Now that it's almost impossible to access e-mail without being offered pornography, we wish we could close that box. Perhaps we are closing it, in a way, by becoming, quite simply, uninterested.
In the 1970s, we needed the scales pulled from our eyes, but now we've reached the point where it's just too much information, thank you.
FEMINISM? WOMEN TODAY just want to know if they have to drop the baby at the creche extra early due to a collision on Dublin's M50. Pornography? Go ahead. If the people doing it are paid well and enjoying themselves, who cares? We've come full circle. In the 1970s, ignorance made us turn a blind eye. Thirty years later, cynicism does. Only a fool would be an idealist.
In this way, Dworkin was remarkably like Pope John Paul II. Many Catholics will say that the late pope espoused ideals of behaviour that are fine in theory, but impossible in practice. Similarly, the vision of Dworkin - the most difficult prophet of the feminist vatican - is hard to live up to.
Who, apart from the sociopathic, doesn't want to see society revolutionised so radically that women and children always feel safe? Unfortunately, her addition that the victims of rape and paedophilia should have the right to kill their abusers didn't go down too well with anyone, feminists included.
Her disrespectful attitude to all men was counterproductive. She also lost favour with Irish feminists when she claimed that all sexual intercourse was rape, designed physiologically to prove women's inferiority.
"Real women don't want to know that the accoutrements of rape are the same as the accoutrements of great, passionate sex.

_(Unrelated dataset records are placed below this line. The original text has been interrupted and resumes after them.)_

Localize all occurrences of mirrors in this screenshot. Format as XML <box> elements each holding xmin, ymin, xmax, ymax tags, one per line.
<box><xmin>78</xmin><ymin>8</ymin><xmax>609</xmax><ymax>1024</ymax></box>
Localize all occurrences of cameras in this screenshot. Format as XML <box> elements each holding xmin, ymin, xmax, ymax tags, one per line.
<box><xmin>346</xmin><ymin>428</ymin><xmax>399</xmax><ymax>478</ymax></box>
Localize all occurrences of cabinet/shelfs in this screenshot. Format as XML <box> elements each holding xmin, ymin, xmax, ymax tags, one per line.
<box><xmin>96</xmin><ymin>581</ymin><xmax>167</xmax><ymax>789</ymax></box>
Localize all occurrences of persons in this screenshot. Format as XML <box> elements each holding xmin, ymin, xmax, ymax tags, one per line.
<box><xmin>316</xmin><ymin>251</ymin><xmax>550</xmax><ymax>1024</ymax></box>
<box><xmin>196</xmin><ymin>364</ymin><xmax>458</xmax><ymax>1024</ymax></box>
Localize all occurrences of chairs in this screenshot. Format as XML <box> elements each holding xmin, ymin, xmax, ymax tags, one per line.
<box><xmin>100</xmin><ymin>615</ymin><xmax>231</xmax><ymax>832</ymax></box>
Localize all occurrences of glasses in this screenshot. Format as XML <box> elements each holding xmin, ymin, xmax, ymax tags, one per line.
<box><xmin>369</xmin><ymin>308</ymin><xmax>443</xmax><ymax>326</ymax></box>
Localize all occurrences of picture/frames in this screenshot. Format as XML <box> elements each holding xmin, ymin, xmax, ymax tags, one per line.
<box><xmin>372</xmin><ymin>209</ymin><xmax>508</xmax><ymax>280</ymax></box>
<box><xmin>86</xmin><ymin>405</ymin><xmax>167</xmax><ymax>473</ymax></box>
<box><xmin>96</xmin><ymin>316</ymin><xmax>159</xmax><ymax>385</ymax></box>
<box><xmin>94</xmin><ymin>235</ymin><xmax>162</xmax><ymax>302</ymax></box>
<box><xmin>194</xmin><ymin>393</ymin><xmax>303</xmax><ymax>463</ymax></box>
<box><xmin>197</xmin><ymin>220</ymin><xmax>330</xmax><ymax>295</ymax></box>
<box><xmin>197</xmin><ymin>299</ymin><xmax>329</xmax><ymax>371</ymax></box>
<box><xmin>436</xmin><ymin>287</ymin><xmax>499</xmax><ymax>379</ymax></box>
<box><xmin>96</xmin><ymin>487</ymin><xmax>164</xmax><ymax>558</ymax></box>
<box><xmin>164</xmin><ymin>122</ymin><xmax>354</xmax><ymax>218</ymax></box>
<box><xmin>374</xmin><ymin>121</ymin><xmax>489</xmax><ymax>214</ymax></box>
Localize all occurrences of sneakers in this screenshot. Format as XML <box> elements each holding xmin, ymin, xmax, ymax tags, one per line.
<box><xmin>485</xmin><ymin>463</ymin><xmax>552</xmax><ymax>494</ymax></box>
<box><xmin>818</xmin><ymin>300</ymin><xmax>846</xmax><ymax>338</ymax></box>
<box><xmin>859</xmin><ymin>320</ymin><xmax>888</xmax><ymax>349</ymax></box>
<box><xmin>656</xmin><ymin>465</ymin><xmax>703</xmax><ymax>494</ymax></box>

Women want to enjoy it and thinking about rape ruins it," says Conlon.
Feminism has failed women in that the focus on sex has distracted us from what we really need: a better society for women and men.
We don't want to be trapped on the M50 or to have to leave babies in creches early in the morning. Women have all the worst aspects of the working lifestyle that men had, without things improving much for either gender, Conlon argues.
Dworkin's emphasis on sex and pornography covered only a portion of what feminism should be about. A better world would be violence-free, but it would also have longer paid parental leave and free childcare.
Dworkin paid a terrible price for her passion. She had no boundaries between her public self and her private self, identifying with victims to the extent that near the end it almost seemed she was fantasising in order to gain attention.
Despite this weakness, we needed her voice. As Gloria Steinem put it, Dworkin's thoughts helped civilisation evolve, even though it may not have evolved as she would have liked.